Why innovation in the smartphone industry ended in 2007

technology

Jason Sadler HeadsetsDotCom  is disappointed Apple doesn’t knock his socks off anymore:

Unfortunately, this has been the state of Apple for the past few years. Yes, the iPad was a great new product, and reaches an entirely different market. But I can live without it. The iPhone 3/4/4s/5 are faster and brighter, but haven’t changed my life. The latest line of Macbook laptops (Pro and Air) show pixels better and are physically lighter and thinner. But they aren’t groundbreaking. I jumped on the Apple train because they created devices that I simply couldn’t live without. This hasn’t happened for awhile, and unfortunately, doesn’t look like it’s going to.

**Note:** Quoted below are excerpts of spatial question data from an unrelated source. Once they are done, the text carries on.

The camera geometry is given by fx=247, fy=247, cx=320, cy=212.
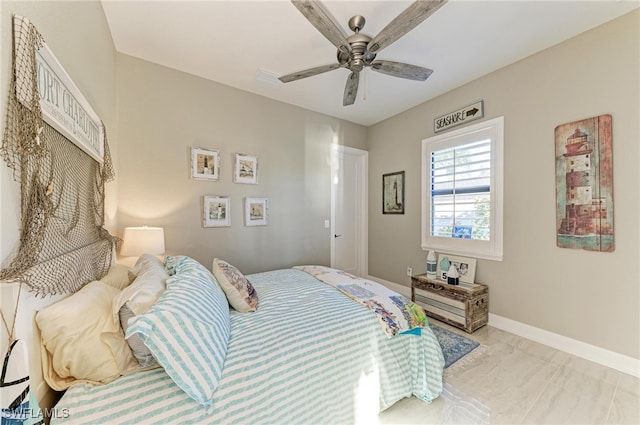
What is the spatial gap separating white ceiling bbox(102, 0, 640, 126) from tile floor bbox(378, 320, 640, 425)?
269 cm

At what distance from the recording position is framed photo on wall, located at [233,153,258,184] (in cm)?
297

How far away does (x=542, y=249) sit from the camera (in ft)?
7.70

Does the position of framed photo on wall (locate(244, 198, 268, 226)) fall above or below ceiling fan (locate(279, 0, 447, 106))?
below

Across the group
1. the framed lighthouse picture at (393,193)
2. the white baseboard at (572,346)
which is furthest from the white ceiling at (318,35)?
the white baseboard at (572,346)

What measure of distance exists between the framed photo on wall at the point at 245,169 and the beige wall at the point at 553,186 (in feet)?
8.12

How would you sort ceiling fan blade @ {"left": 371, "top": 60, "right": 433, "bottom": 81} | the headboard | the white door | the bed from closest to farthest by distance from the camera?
the headboard
the bed
ceiling fan blade @ {"left": 371, "top": 60, "right": 433, "bottom": 81}
the white door

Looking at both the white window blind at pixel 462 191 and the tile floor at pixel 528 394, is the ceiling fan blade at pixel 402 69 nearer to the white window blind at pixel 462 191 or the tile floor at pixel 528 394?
the white window blind at pixel 462 191

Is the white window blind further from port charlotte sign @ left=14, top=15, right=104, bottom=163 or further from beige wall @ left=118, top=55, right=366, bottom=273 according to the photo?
port charlotte sign @ left=14, top=15, right=104, bottom=163

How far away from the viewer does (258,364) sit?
1128mm

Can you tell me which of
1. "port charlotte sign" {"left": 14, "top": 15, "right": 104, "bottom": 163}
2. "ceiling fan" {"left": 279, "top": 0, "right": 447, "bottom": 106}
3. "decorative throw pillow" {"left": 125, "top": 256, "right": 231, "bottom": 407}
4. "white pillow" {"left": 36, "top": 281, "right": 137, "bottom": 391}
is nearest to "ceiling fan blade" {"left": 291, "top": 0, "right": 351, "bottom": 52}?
"ceiling fan" {"left": 279, "top": 0, "right": 447, "bottom": 106}

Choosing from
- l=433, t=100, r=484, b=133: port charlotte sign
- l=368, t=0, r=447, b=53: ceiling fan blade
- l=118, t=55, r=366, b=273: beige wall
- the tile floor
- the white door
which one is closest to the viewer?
l=368, t=0, r=447, b=53: ceiling fan blade

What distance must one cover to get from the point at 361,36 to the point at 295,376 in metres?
2.13

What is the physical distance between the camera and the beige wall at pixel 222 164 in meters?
2.45

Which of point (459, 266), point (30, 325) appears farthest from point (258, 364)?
point (459, 266)
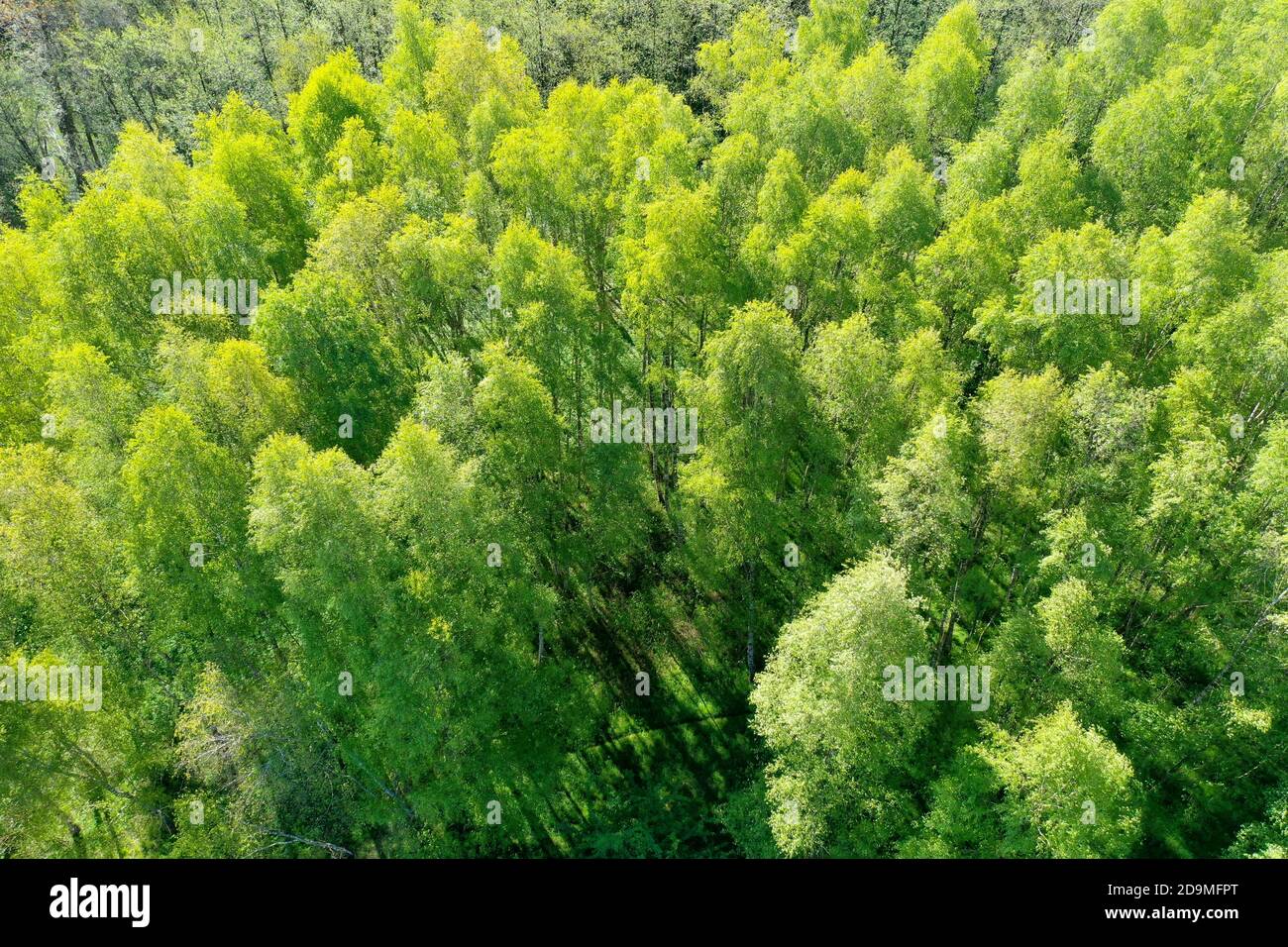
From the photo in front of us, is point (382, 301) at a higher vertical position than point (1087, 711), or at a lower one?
higher

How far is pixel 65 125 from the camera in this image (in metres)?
87.8

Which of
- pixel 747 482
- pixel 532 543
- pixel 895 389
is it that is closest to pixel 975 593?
pixel 895 389

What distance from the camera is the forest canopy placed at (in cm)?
3031

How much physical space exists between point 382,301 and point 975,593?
1522 inches

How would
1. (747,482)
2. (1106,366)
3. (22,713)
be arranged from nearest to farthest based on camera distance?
(22,713) < (1106,366) < (747,482)

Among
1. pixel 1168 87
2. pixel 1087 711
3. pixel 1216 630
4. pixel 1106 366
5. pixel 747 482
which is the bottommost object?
pixel 1087 711

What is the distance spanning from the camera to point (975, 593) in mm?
41844

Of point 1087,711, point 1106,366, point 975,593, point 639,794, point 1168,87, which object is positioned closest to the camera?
point 1087,711

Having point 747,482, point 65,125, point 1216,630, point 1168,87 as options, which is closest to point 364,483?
point 747,482

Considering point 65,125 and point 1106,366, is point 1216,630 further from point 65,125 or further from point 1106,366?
point 65,125

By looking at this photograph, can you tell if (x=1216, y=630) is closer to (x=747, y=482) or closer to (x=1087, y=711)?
(x=1087, y=711)

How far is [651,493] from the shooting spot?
158 ft

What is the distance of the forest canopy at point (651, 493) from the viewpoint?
30.3m
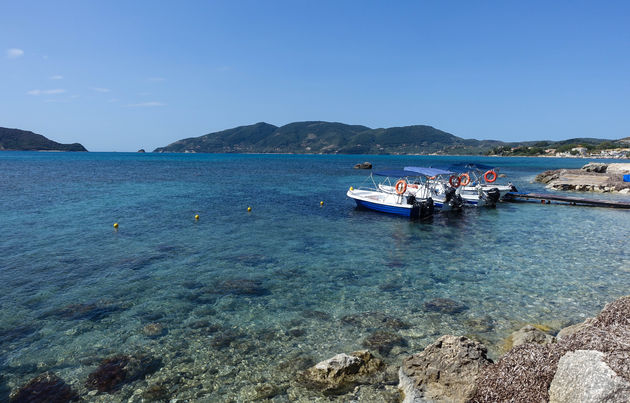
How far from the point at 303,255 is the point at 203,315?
21.2 feet

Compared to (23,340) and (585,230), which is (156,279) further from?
(585,230)

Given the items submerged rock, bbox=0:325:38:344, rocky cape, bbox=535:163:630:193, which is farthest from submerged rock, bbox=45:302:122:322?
rocky cape, bbox=535:163:630:193

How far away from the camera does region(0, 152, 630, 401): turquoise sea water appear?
319 inches

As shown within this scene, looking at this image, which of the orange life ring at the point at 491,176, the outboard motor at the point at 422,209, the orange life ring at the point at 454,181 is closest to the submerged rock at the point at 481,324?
the outboard motor at the point at 422,209

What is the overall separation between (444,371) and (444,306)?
447 cm

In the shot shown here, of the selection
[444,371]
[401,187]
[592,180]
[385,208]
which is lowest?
[444,371]

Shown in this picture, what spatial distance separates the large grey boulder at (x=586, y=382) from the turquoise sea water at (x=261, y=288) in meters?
3.58

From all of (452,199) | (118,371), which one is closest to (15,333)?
(118,371)

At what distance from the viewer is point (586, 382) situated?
177 inches

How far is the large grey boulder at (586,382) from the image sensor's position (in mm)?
4250

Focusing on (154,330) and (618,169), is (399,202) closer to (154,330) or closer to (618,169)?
(154,330)

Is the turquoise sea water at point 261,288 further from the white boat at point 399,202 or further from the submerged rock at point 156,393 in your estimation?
the white boat at point 399,202

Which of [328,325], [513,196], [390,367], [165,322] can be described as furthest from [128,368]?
[513,196]

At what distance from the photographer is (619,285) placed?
1248cm
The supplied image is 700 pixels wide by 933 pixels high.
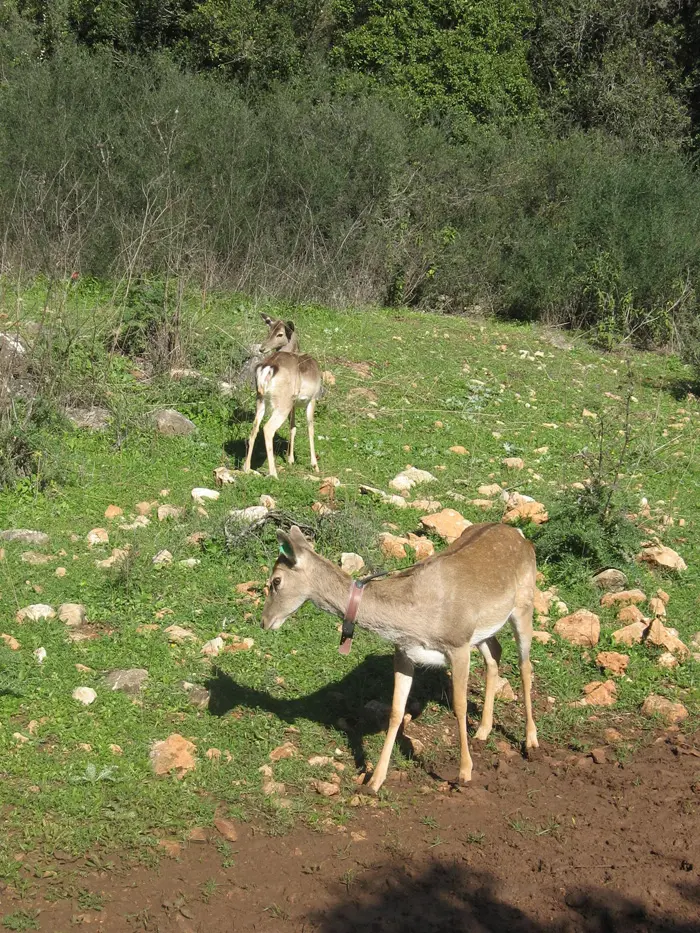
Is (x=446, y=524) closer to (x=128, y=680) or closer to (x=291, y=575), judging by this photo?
(x=291, y=575)

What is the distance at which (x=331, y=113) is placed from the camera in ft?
70.9

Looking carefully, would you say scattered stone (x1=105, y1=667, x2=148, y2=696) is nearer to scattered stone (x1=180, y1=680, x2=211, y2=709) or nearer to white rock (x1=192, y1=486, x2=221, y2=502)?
scattered stone (x1=180, y1=680, x2=211, y2=709)

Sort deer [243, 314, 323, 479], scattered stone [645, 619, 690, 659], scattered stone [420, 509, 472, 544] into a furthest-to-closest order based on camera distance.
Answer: deer [243, 314, 323, 479] < scattered stone [420, 509, 472, 544] < scattered stone [645, 619, 690, 659]

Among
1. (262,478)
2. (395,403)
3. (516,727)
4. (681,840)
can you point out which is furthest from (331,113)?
(681,840)

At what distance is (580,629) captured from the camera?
7.82m

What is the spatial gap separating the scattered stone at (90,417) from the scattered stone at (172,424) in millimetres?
519

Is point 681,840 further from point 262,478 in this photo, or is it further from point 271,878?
point 262,478

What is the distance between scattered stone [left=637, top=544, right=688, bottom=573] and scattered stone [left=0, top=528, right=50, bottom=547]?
5.05 meters

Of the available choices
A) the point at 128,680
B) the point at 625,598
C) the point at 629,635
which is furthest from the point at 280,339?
the point at 128,680

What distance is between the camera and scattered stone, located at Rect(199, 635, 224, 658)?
723 centimetres

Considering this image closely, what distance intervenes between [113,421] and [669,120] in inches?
876

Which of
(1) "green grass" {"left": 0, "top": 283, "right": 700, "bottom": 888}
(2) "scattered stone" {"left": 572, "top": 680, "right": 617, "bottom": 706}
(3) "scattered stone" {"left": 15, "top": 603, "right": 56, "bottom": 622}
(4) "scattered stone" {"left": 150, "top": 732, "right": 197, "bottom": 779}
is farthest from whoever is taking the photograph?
(3) "scattered stone" {"left": 15, "top": 603, "right": 56, "bottom": 622}

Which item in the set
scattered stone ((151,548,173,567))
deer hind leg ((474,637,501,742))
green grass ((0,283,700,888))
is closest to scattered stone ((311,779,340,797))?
green grass ((0,283,700,888))

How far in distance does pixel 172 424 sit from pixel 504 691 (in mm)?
5492
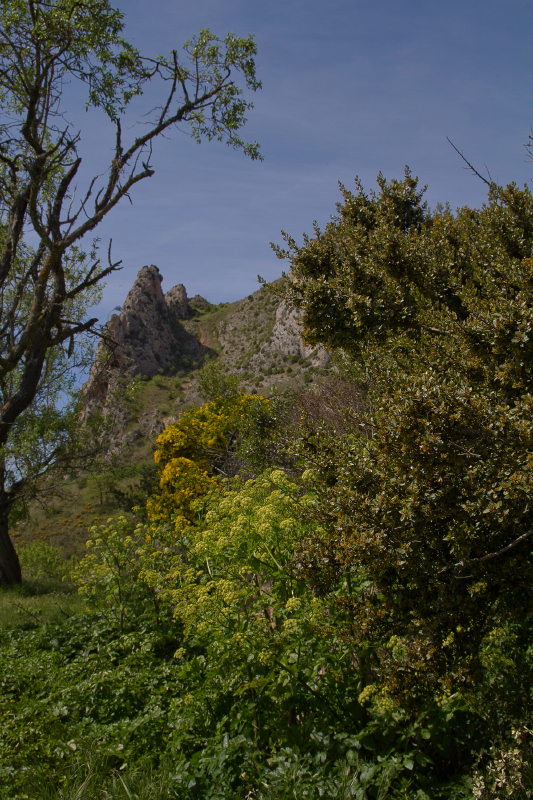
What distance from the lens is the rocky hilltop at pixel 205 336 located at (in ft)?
193

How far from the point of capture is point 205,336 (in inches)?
3004

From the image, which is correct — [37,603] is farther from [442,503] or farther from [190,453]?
[442,503]

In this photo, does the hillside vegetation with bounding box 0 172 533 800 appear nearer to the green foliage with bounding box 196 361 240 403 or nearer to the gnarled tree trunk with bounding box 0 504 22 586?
the gnarled tree trunk with bounding box 0 504 22 586

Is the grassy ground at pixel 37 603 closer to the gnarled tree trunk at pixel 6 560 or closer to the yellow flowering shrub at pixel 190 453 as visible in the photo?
the gnarled tree trunk at pixel 6 560

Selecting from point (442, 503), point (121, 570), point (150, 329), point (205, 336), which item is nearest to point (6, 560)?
point (121, 570)

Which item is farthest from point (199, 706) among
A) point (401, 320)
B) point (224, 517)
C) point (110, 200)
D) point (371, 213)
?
point (110, 200)

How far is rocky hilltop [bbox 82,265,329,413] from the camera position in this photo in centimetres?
5872

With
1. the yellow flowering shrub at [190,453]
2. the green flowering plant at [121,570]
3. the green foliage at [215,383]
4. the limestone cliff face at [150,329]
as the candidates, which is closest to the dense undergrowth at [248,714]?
the green flowering plant at [121,570]

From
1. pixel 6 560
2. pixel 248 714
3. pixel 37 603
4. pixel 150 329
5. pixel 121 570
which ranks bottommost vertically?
pixel 248 714

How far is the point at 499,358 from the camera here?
3.26 m

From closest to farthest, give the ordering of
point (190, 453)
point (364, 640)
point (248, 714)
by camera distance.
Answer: point (364, 640)
point (248, 714)
point (190, 453)

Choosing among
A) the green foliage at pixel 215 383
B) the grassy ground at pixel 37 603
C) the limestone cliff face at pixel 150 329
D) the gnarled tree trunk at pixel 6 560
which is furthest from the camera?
the limestone cliff face at pixel 150 329

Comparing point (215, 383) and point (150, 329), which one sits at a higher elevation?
point (150, 329)

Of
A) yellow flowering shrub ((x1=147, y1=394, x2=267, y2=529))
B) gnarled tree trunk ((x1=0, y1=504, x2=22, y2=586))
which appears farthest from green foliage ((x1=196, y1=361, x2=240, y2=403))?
gnarled tree trunk ((x1=0, y1=504, x2=22, y2=586))
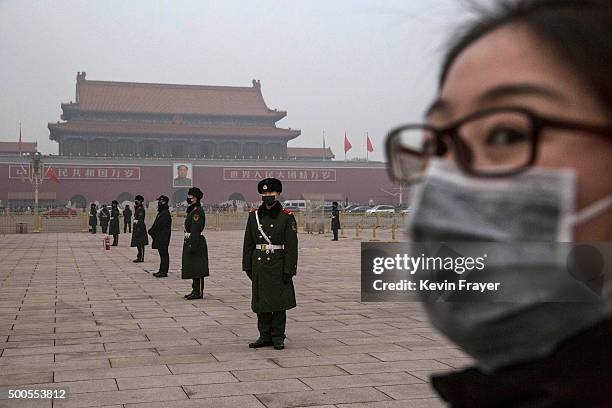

I really don’t understand posts like this. Tech pundits galore have lost their shit complaining that Apple isn’t innovating or is playing catch up because the company isn’t blowing their socks off. Why has everyone collectively gotten drunk on cognitive dissonance of the digital variety?

Even Samsung, after catching up to Apple doesn’t innovate, it iterates and spit shines gobble gook with fancy names. From the S1 to S2 to S3 all simply beget faster processors, bigger screens, etc. etc.… Rinse repeat. Samsung is even copying other people’s vacuum cleaners for crying out loud, because there’s only so much one can do to re-imagine a vacuum cleaner. Everyone’s idea of “innovation” in the smartphone business is simply a different way to arrange existing technologies.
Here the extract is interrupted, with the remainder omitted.